Chemiewaffen-Entsorger gesucht

Widersprüchliches zur Vernichtung syrischer Kampfstoffe auch aus Merkels Kanzleramt

  • René Heilig
  • Lesedauer: 2 Min.
Die Vernichtung der syrischen Chemiewaffen wird zum Problem. Alle bislang angefragten Länder haben abgelehnt, die Waffen auf ihrem Territorium zu vernichten. Und Deutschland eiert herum.

Nach dem Einsatz chemischer Waffen Ende August in Vororten der syrischen Hauptstadt - dessen Urheber nicht zweifelsfrei festgestellt ist - setzte der Westen dem Machthaber Bachar-al-Assad ein Ultimatum: Vernichtung der Kampfstoffe oder Krieg.

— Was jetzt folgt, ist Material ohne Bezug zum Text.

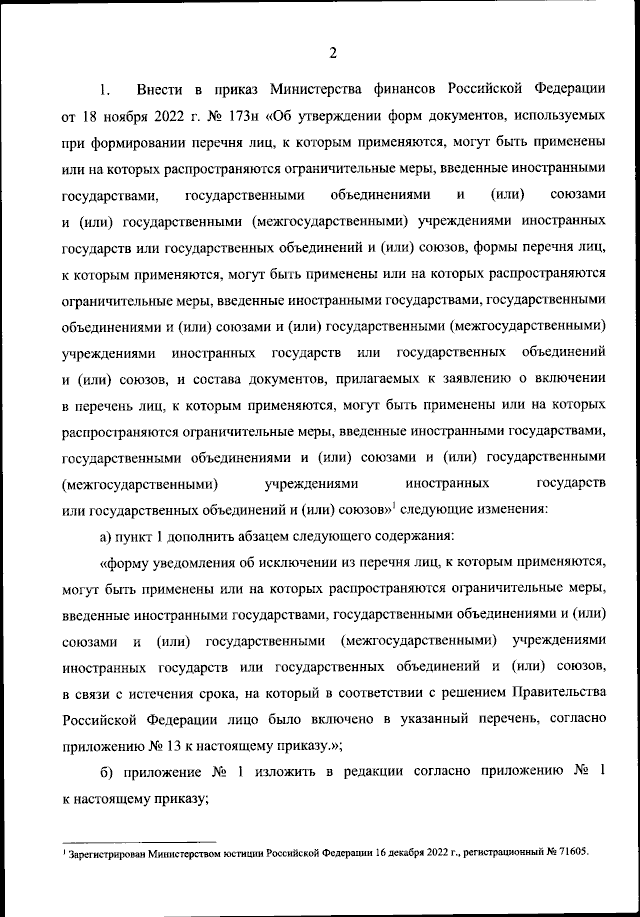 2

1. Внести в приказ Министерства финансов Российской Федерации от 18 ноября 2022 г. № 173н «Об утверждении форм документов, используемых при формировании перечня лиц, к которым применяются, могут быть применены или на которых распространяются ограничительные меры, введенные иностранными государствами, государственными объединениями и (или) союзами и (или) государственными (межгосударственными) учреждениями иностранных государств или государственных объединений и (или) союзов, формы перечня лиц, к которым применяются, могут быть применены или на которых распространяются ограничительные меры, введенные иностранными государствами, государственными объединениями и (или) союзами и (или) государственными (межгосударственными) учреждениями иностранных государств или государственных объединений и (или) союзов, и состава документов, прилагаемых к заявлению о включении в перечень лиц, к которым применяются, могут быть применены или на которых распространяются ограничительные меры, введенные иностранными государствами, государственными объединениями и (или) союзами и (или) государственными (межгосударственными) учреждениями иностранных государств или государственных объединений и (или) союзов»$^1$ следующие изменения:

а) пункт 1 дополнить абзацем следующего содержания:

«форму уведомления об исключении из перечня лиц, к которым применяются, могут быть применены или на которых распространяются ограничительные меры, введенные иностранными государствами, государственными объединениями и (или) союзами и (или) государственными (межгосударственными) учреждениями иностранных государств или государственных объединений и (или) союзов, в связи с истечения срока, на который в соответствии с решением Правительства Российской Федерации лицо было включено в указанный перечень, согласно приложению № 13 к настоящему приказу.»;

б) приложение № 1 изложить в редакции согласно приложению № 1 к настоящему приказу;

$^1$ Зарегистрирован Министерством юстиции Российской Федерации 16 декабря 2022 г., регистрационный № 71605.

Assad lenkte rasch ein, beantragte die Aufnahme seines Landes in den Kreis derer, die ein C-Waffenverbot akzeptieren und erfüllte auch sonst vorbildlich alle Vorgaben. Inspekteure der Organisation für das Verbot von Chemiewaffen (OPCW) zerstörten bis Ende Oktober alle Produktionsstätten und stellten über 1000 Tonnen Kampfstoffe sicher. Die müssen nun bis zum Frühjahr 2014 beseitigt werden, verlangt die OPCW.

Völlig unklar ist, wie und vor allem wo das geschehen könnte. Albanien und Belgien haben eine Zerstörung der Waffen auf ihrem Territorium abgelehnt. Wie stellt sich Deutschland dem Problem? Christoph Heusgen, Abteilungsleiter im Kanzleramt und so etwas wie das außenpolitische Gehirn der Staatschefin, hatte am Dienstag in der Konrad-Adenauer-Stiftung gesagt, Berlin stehe zu seiner Verantwortung und es gebe deutsche Unternehmen, »wo man etwas machen kann«. Es sei »gar nicht ausgeschlossen«, dass Deutschland einen Beitrag leistet.

Das ließ Experten aufhorchen und Journalisten in der Bundespressekonferenz nachfragen. Dort sagte Regierungssprecher Steffen Seibert jedoch: »Es gibt keinen Kurswechsel. Die Bundesregierung hat von Anfang an ihre Bereitschaft erklärt, logistisch wie finanziell an der Vernichtung der syrischen C-Waffen mitzuwirken, weil uns das ein wichtiges Anliegen ist, wie es der gesamte Weltgemeinschaft ein wichtiges Anliegen ist.« Dann sagte Seibert aber: »Die Vorstellung, dass die syrischen C-Waffen in Deutschland vernichtet werden, ist allerdings für die Bundesregierung nicht denkbar.«

Angesichts der Masse, die zu vernichten ist, wäre der Aufbau einer Anlage vor Ort sicher eine gute Option. Auch weil die gefährlichen Stoffe dann nicht quer durch das syrische Kriegsgebiet und um die halbe Erde transportiert werden müssten. Solche Anlagen werden in Deutschland nach höchstem Standard produziert. Doch in der vorgegebenen Zeit sind Bau und Betrieb solcher - ortsfesten wie mobilen - Anlagen nicht zu schaffen. Eine weitere Möglichkeit wäre die Vernichtung in Russland. Das ist vermutlich vor allem eine Frage entsprechender Anträge, Verträge und der Bezahlung.

Aus den USA kommen derweil Überlegungen, zumindest Teile des syrischen Arsenals auf einem Schiff oder einer schwimmenden Plattform zu vernichten. Das ist technisch machbar. Sowohl die USA als auch Japan haben auf diese Weise solche gefährlichen Massenvernichtungswaffen beseitigt: die USA in den 1990er Jahren auf einem Pazifik-Atoll und Japan 2004 bis 2006 vor dem Hafen Kanda. Dabei hat es sich um weitaus geringere Kampfstoffmengen gehandelt.